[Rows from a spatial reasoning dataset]
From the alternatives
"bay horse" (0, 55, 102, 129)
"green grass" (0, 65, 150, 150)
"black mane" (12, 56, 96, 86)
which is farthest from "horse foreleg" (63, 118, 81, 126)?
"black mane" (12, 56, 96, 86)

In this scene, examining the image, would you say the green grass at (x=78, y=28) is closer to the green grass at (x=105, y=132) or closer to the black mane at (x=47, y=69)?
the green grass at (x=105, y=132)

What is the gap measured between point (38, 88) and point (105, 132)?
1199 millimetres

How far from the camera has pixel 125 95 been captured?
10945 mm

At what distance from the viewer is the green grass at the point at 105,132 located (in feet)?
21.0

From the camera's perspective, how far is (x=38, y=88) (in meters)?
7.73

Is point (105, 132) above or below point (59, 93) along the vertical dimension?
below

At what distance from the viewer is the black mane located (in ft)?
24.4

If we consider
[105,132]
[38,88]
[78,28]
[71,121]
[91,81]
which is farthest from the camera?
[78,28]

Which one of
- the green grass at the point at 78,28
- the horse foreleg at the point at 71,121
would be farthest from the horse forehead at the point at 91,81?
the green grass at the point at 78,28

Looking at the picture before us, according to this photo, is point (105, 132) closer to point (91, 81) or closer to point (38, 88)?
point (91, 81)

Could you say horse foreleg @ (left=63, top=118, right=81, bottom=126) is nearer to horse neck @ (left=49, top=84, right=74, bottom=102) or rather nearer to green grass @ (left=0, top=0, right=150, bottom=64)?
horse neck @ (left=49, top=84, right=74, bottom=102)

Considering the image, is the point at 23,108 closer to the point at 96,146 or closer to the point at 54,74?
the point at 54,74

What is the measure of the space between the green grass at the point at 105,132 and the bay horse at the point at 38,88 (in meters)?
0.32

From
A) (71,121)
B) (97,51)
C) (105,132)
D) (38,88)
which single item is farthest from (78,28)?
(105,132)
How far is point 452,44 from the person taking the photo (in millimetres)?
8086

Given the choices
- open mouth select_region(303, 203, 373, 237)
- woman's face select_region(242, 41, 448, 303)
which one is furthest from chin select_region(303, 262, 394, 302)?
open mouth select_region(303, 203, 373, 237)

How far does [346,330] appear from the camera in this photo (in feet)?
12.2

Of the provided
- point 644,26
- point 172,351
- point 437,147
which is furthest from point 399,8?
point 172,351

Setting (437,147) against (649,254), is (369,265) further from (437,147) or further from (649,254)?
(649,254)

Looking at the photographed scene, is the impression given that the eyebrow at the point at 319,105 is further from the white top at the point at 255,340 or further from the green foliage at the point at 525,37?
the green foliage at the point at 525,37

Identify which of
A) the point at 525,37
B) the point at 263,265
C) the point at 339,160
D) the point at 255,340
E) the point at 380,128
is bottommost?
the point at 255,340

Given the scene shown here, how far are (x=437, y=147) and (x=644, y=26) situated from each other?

• **Objective**: Revise the material so that every instance of "horse foreleg" reads "horse front leg", and leave everything else unchanged.

• **The answer**:
From the alternatives
"bay horse" (0, 55, 102, 129)
"green grass" (0, 65, 150, 150)
"black mane" (12, 56, 96, 86)
which is farthest from "horse front leg" (63, 118, 81, 126)?
"black mane" (12, 56, 96, 86)

In this scene, examining the image, would you say the green grass at (x=78, y=28) is closer to the green grass at (x=105, y=132) or closer to the black mane at (x=47, y=69)?
the green grass at (x=105, y=132)

What is the gap measured between point (38, 88) and point (105, 132)?
1199 millimetres

How far from the camera has pixel 125 95 been captured?
10945 mm

At what distance from the viewer is the green grass at the point at 105,132 located (in feet)?
21.0

From the camera's perspective, how far is (x=38, y=88) (in meters)?
7.73

Is point (105, 132) above or below point (59, 93) along the vertical dimension?
below

At what distance from the viewer is the black mane located (in ft)?
24.4

If we consider
[105,132]
[38,88]
[78,28]
[71,121]
[91,81]
which is farthest from the camera?
[78,28]

Which one of
- the green grass at the point at 78,28
- the horse front leg at the point at 71,121
would be farthest from the horse forehead at the point at 91,81?
the green grass at the point at 78,28

Looking at the picture before us, according to this photo, is point (105, 132) closer to point (91, 81) or closer to point (38, 88)?
point (91, 81)

Could you say horse front leg @ (left=63, top=118, right=81, bottom=126) is nearer to horse neck @ (left=49, top=84, right=74, bottom=102) or rather nearer to green grass @ (left=0, top=0, right=150, bottom=64)?
horse neck @ (left=49, top=84, right=74, bottom=102)

Considering the image, is the point at 23,108 closer to the point at 96,146 or closer to the point at 54,74?
the point at 54,74

What is the measure of the space between the green grass at the point at 105,132 and the bay horse at the point at 38,88 (in meters)?
0.32

From
A) (71,121)
B) (97,51)
C) (105,132)
D) (38,88)
which single item is farthest from (78,28)?
(105,132)
How far is point 452,44 from the person taking the photo (in millimetres)?
8086

Given the choices
- open mouth select_region(303, 203, 373, 237)
- woman's face select_region(242, 41, 448, 303)
which one is furthest from chin select_region(303, 262, 394, 302)?
open mouth select_region(303, 203, 373, 237)

How far does [346,330] appear from the camera in this photo (in feet)?
12.2

Of the provided
- point 644,26
- point 172,351
- point 437,147
which is furthest from point 399,8?
point 172,351

Setting (437,147) against (649,254), is (369,265) further from (437,147) or further from (649,254)?
(649,254)

Looking at the photographed scene, is the impression given that the eyebrow at the point at 319,105 is further from the white top at the point at 255,340 or further from the green foliage at the point at 525,37?
the green foliage at the point at 525,37

Identify which of
A) the point at 525,37
B) the point at 263,265
C) the point at 339,160
D) the point at 255,340
E) the point at 380,128
is bottommost?
the point at 255,340

Given the scene shown here, how far are (x=437, y=147) and (x=644, y=26) situated from each other?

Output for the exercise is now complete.